The VIMS Juvenile Striped Bass Seine Survey recorded a mean value of 4.26 fish per seine haul in the Virginia portion of the Chesapeake Bay; this value is called a recruitment index by scientists. The 2023 value is significantly lower than the historic average of 7.77 fish per seine haul and is a notable decrease in annual recruitment compared with recent years in which catches of striped bass were rated average or above average.
Poor recruitment during 2023 is consistent with patterns observed by the long-term monitoring program. Since the lifting of the striped bass fishing moratorium in 1990, single years of low recruitment have occurred approximately every ten years in Virginia waters, the last occurring in 2012 (Figure 1). However, striped bass recruitment can vary considerably from year to year. Poor recruitment in 2012 was followed by 10 years of average to above-average recruitment. In this way, striped bass populations, and the fisheries they support, are stabilized by strong year classes which mitigate the effect of less productive years.

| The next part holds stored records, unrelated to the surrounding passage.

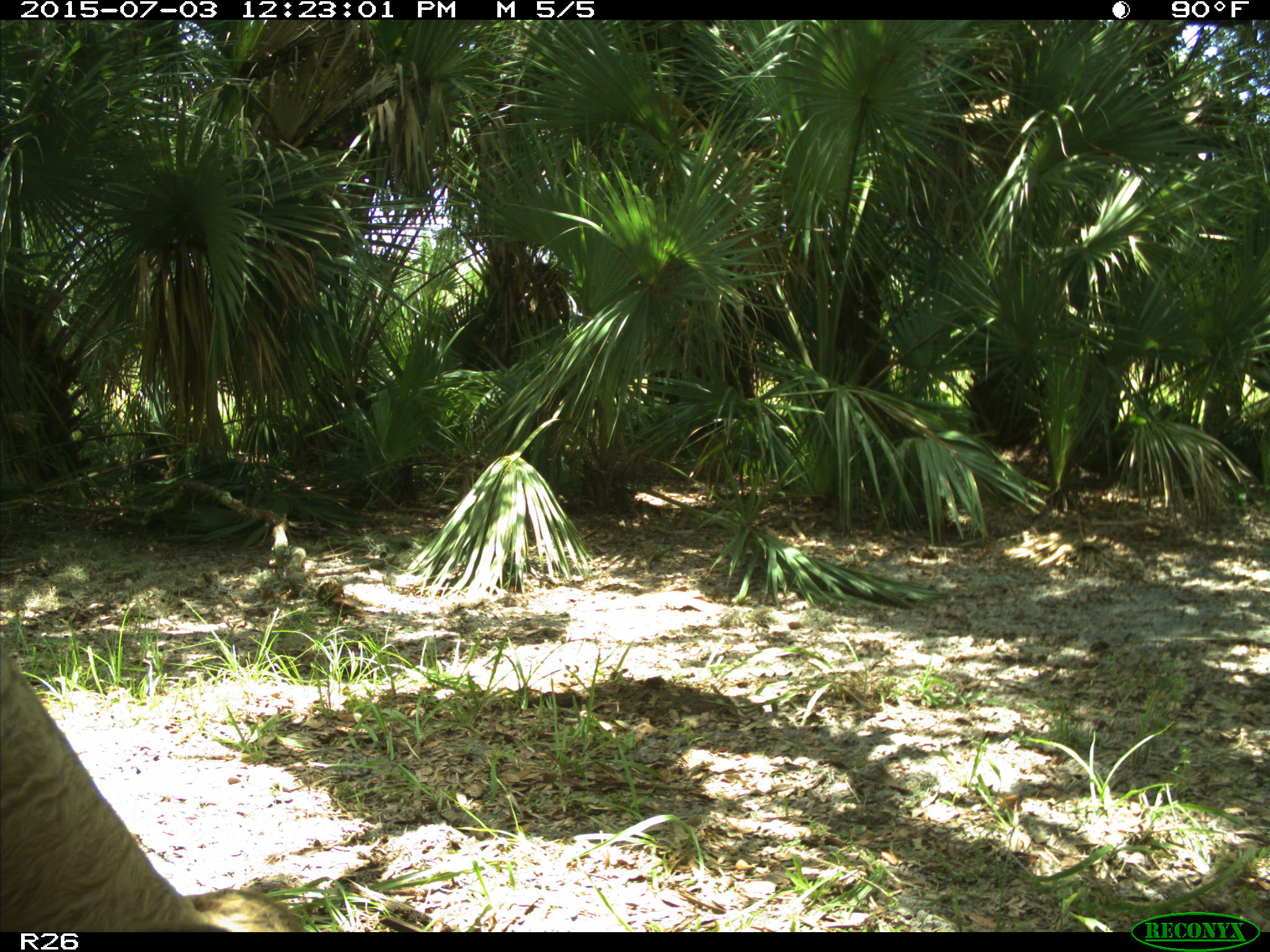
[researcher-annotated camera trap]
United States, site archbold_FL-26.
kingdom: Animalia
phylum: Chordata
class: Mammalia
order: Artiodactyla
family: Bovidae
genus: Bos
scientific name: Bos taurus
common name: domestic cow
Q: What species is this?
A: Bos taurus (domestic cow).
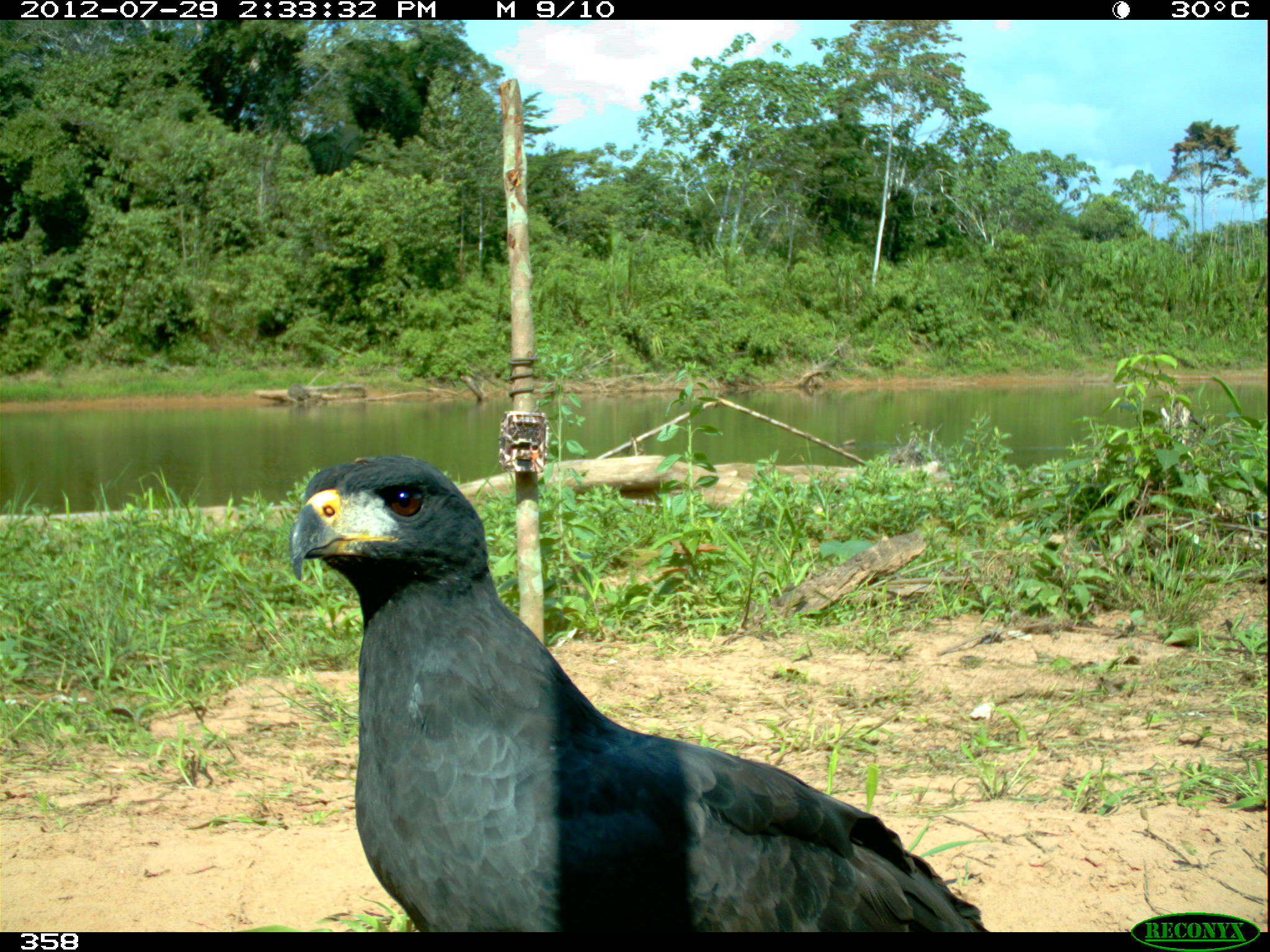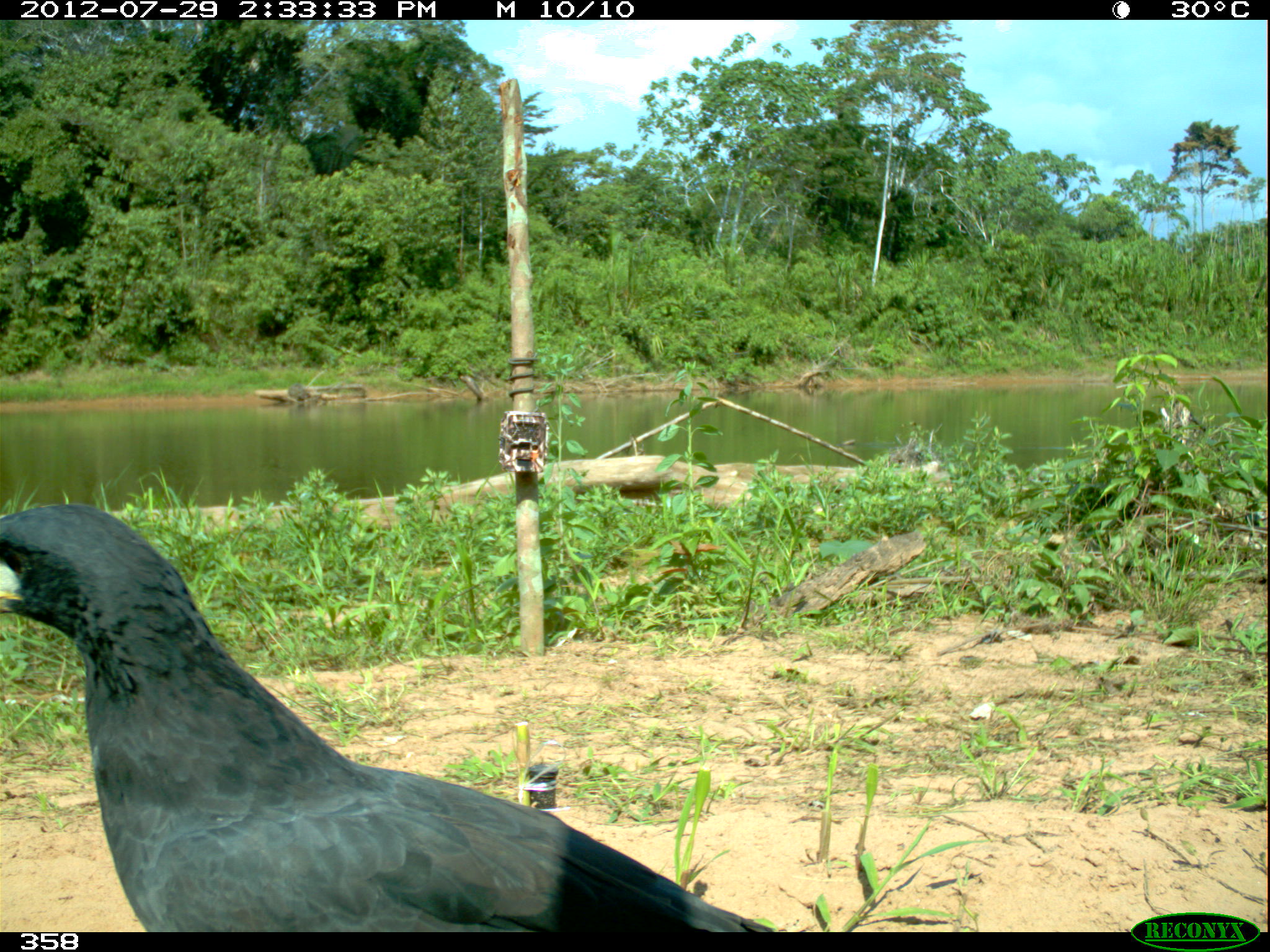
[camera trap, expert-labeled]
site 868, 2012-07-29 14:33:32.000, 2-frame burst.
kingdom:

Striped bass spawning biomass, the adult stock which returns to spawn each spring, is traditionally dominated by a few strong year classes. For instance, striped bass recovery in the early 1990s was partially attributed to a few strong year-classes produced in the late 1980s. Therefore, a single year of poor recruitment, such as observed this year, can be weathered by the previous year’s high production. If three continuous years of poor recruitment are documented, management actions will be triggered to identify and address issues of striped bass spawning success.